Sujet(s) abordé(s) :

Peinture et cinéma se conjuguent dans ce film de fin d’études

Un faussaire de tableaux enquête sur ce qui a mystérieusement inspiré un peintre romantique du XIXe siècle. Avec : Eric De Sarria, Gabriel Le Doze, Michel Debrane, Georges Salmon et Roger Mangiavacca. Vous pouvez voir la liste exhaustive de mes diffusions sur la page IMDB de Cédric Salmon.

  • Prix de la mise en scène (Union des Auteurs Réalisateurs et Techniciens du cinéma, 2001)
  • Prix du public (festival international de Cergy-Pontoise, 2002)
  • Prix du meilleur scénario (festival international de Palavas ; jury de Claude Zidi, 2004)

Détails : Il s’agit de mon film de fin d’études. J’ai tourné avec la ARRI 16SR (c’est à dire en 16mm) puis le film a été gonflé en 35mm pour être projeté en salles.
J’ai beaucoup travaillé la prise de son et le mixage avec Stéphane Isidore et Grégory Lemarié (ingénieurs son), ainsi que la musique originale avec les frères Alexis et Thibault Roy (compositeurs).

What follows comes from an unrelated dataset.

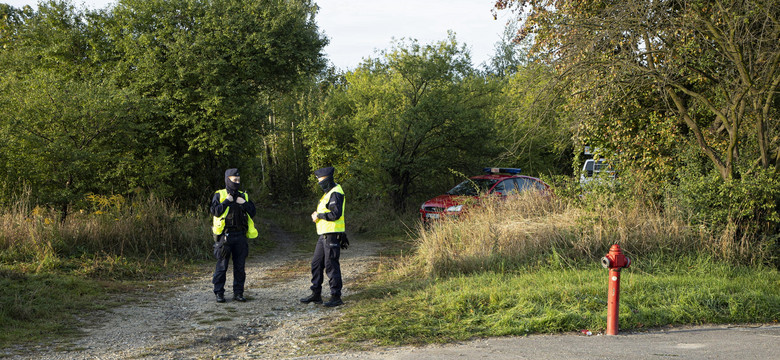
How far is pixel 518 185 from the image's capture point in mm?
15500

Les oreilles attentives constateront aussi que j’ai choisi de travailler avec un comédien de doublage, qui est par définition peu connu mais dont la voix est paradoxalement très familière au public (voir le CV hallucinant de Gabriel Le Doze). Ma motivation était au départ de faire résonner la thématique du film (un artiste qui est dans l’ombre d’un autre), puis j’ai découvert que le milieu du doublage français était surtout un vivier de talents d’une rare technicité ! Ce travail très précis sur la voix s’est bien marié avec le jeu du comédien principal Eric De Sarria, plus axé sur un langage théâtral visuel.

L’atelier du peintre a été reconstitué en studio par la décoratrice Angélique Verbeck. Nous avons également tourné dans la partie ancienne de la bibliothèque municipale de Versailles, qui date du XVIIIe siècle.
Le tout a été mis en lumière par mon chef opérateur Guillaume Vatan (voir sa filmographie sur IMDB et sa bande démo sur Vimeo), avec qui j’ai déterminé une palette de couleurs assez précise, en référence à la peinture romantique dont il est question dans le film.
J’espère que ce petit conte sur la peinture vous plaira. (N’hésitez pas à utiliser le mode plein écran !) Si vous aimez la peinture et le cinéma, donnez-moi votre avis !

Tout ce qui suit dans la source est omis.